(Records taken from a collection)
★ ★ ★

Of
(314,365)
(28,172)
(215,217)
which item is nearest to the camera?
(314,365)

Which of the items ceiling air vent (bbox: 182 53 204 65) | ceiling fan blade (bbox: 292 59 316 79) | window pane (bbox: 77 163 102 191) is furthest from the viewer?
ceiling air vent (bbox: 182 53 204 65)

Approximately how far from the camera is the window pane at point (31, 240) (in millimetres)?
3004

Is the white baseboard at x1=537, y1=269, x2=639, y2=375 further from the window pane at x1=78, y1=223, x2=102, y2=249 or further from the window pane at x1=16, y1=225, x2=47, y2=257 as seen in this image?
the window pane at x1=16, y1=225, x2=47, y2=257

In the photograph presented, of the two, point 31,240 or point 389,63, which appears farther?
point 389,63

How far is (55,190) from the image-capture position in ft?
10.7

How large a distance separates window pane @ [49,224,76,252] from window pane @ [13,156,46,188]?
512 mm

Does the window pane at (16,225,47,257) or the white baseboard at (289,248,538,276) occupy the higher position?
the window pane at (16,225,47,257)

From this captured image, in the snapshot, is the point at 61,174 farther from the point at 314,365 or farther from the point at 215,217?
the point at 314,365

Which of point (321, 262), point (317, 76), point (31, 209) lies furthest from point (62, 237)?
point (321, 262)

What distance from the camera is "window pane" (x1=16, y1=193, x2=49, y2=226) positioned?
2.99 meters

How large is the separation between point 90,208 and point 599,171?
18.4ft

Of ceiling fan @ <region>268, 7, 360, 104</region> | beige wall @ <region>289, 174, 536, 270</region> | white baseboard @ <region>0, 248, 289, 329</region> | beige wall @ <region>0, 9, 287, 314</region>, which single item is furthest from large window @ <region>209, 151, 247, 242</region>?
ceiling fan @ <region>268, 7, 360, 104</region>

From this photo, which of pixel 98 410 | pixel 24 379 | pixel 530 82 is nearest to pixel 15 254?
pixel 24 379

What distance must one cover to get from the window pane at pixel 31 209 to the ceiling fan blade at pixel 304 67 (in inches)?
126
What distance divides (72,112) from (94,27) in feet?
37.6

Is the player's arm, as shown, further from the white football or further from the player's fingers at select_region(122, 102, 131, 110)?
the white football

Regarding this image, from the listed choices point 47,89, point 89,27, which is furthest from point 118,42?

★ ★ ★

- TASK INSTRUCTIONS
Reproduce word for word the lines of the material starting with the one that contains "What distance divides" and ending with the last line of the material, both included.

- RESULT FOR THIS TASK
What distance divides (72,112) from (94,27) in feet?
37.6

Is the player's arm, as shown, further from the white football or further from the player's fingers at select_region(122, 102, 131, 110)?
the white football

Regarding this image, from the listed choices point 47,89, point 89,27, which is furthest from point 118,42?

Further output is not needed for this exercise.